Hitchhiking & Road Cheese in Costa Rica

Volcano Irazu Costa Rica
Volcano Irazu Crater Lake
Cartago, Costa Rica

After stranding ourselves on top of Costa Rica’s Volcano Irazu, we needed to find a way back down the mountain to catch a bus to San Jose.

We took a bus from Cartago most of the way up the volcano, then hopped in a jeep with a local guy to get to the top.

Volcano Irazu is not like other volcanoes I’ve visited along my journey. Even though it’s the highest volcano in Costa Rica, there is a road that goes right to the top. This makes it easy to visit if you have a car.

The top of the volcano is often covered with a thick layer of clouds, but luckily we had a short window of time when Irazu’s famous blue/green crater lake revealed itself.

Hitchhiking Volcano Irazu Costa Rica
Hitchhiking in Costa Rica

Hitchhiking In Costa Rica

Because there were still a lot of trucks in the parking lot at the top of the volcano, we decided hitchhiking back would be a fun way to see the countryside. I’ve hitchhiked few times throughout Central America – in Mexico, Guatemala, and Nicaragua.

■ **Exercise 1**:
Copy the passage of the Volcano Irazu text from "The top of the volcano is" up to and including "lake revealed itself.", renaming "clouds" as "fog".
■ **Exercise 2**:
According to the Volcano Irazu text, in which countries had the writer hitchhiked before this trip?
■ **Exercise 3**:
Proceed with the Volcano Irazu text, continuing it from the point where it stops.

■ **Excerpts of labeled region data**:
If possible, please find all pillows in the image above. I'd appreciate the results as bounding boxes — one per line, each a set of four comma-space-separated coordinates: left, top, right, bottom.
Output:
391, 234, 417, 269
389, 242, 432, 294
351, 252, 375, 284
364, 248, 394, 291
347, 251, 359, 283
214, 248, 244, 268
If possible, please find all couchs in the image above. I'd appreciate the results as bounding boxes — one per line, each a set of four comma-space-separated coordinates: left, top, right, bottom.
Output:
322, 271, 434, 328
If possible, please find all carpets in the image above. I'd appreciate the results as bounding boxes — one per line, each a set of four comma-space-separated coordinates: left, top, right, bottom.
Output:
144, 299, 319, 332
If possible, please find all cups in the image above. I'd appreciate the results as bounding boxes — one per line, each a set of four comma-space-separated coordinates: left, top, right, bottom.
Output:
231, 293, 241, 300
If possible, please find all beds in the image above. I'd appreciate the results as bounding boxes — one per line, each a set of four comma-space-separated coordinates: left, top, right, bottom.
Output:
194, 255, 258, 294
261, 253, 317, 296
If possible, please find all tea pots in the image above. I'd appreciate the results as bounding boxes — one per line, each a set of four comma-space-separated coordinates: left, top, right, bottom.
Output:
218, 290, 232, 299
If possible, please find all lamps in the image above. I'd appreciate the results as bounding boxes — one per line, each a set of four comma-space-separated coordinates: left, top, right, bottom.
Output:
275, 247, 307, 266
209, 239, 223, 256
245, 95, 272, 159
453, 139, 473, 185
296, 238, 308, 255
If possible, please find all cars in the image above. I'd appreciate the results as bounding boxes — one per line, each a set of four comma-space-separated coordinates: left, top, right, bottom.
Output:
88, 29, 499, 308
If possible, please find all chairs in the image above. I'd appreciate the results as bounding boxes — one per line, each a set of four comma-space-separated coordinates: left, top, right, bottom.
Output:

■ **Task answer 1**:
The top of the volcano is often covered with a thick layer of fog, but luckily we had a short window of time when Irazu’s famous blue/green crater lake revealed itself.

■ **Task answer 2**:
Mexico, Guatemala, and Nicaragua.

■ **Task answer 3**:
But this was going to be Abby’s very first hitchhiking adventure. Ever. I could tell she was a bit nervous but excited at the same time. I was excited for her! One of my favorite parts of travel is embracing new experiences.

Hitchhiking often gets a bad rap. Unfortunately, the people who are quick to warn about its dangers have zero experience themselves. Talk to anyone who’s actually done it, and you’ll get quite a different opinion.

Farming Volcano Irazu Costa Rica
Farming Above the Clouds

Finding A Ride

The first 2 vehicles I approached said no. Well, that’s not entirely correct. They made up lame excuses as to why they couldn’t take us. One was a bus full of fellow gringos! The group leader, obviously lying through his teeth, claimed there was no room…

I guess the common local practice of standing in the aisle wasn’t an option either? :roll:

Of course, I don’t expect these people to feel obligated to drive two total strangers down the mountain for an hour. But I always think it’s funny when they feel the need to make up a reason why they can’t.

On our third try, success! This particular family looked deeply into our eyes, understood that we weren’t a pair of ax murderers on vacation, and let us jump in the back of their brand new pickup truck.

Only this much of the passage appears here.